Fig. 9. Response time speed-ups. (a) Small task set. (b) Medium task set.

2.27 times higher than for the small task set. Obviously, the number of context switches affects Lock-MS and single-cycle with penalties, but it does not affect Lock-MU (static-locking) nor singlecycle without penalties.

Another interesting detail is that Lock-MS is not sensitive to associativity in most cases. Among all experiments, only two intermediate cache sizes in the medium task set (512 bytes and 1 KB) take profit from a large associativity. This means that Lock-MS can use fast and simple direct mapped caches with no performance loss.

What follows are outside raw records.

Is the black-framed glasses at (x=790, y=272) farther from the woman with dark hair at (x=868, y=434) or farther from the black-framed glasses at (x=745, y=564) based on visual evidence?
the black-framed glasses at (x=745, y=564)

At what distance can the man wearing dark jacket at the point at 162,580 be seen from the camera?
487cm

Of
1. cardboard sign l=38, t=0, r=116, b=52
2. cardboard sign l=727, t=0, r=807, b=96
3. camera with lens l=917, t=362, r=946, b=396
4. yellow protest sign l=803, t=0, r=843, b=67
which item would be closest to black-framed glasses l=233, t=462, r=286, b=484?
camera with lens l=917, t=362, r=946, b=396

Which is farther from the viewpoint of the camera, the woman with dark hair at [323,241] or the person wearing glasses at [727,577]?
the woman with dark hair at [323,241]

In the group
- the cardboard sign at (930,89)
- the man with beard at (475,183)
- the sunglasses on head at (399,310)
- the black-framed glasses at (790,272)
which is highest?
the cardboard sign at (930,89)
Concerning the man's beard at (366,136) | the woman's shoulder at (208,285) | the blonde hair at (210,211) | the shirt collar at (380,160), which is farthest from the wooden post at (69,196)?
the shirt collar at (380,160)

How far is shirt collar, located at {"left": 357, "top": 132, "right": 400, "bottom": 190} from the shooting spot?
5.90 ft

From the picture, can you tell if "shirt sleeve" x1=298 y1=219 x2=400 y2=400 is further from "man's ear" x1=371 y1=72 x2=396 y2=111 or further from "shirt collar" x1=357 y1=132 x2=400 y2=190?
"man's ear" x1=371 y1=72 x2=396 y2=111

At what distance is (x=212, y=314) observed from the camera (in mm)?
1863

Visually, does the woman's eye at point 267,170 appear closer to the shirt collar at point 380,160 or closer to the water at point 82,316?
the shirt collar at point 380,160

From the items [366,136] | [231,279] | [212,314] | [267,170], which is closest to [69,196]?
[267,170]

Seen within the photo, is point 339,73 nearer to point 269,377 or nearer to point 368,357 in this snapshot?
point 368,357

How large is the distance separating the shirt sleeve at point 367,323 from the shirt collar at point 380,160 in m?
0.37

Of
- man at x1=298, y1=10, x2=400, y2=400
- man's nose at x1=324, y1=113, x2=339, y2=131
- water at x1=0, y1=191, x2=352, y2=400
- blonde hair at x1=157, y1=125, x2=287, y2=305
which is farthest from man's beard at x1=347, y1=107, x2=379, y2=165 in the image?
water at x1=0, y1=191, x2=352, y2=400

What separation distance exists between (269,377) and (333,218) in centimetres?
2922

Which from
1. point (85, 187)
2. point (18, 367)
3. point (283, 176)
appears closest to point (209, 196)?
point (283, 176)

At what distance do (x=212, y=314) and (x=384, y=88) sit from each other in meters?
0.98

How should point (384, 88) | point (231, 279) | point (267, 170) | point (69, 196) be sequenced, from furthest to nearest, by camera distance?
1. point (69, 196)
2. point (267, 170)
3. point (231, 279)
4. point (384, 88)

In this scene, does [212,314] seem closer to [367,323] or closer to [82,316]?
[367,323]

On the contrary, depending on the code placement, Lock-MU may be specially sensitive to the number of ways (e.g. see the steep steps leading from direct mapping to 2-way and 4-way in the 80% groups in both task sets). This happens when several tasks have a high usage of memory lines mapped to the same cache line, but not all of them can be locked at the same time. Increasing associativity may reduce or solve the problem but at the cost of increasing hit time,<sup>6</sup> area and energy consumption. Performing a previous optimization of code layout should also reduce this problem for Lock-MU, but it is not needed for Lock-MS.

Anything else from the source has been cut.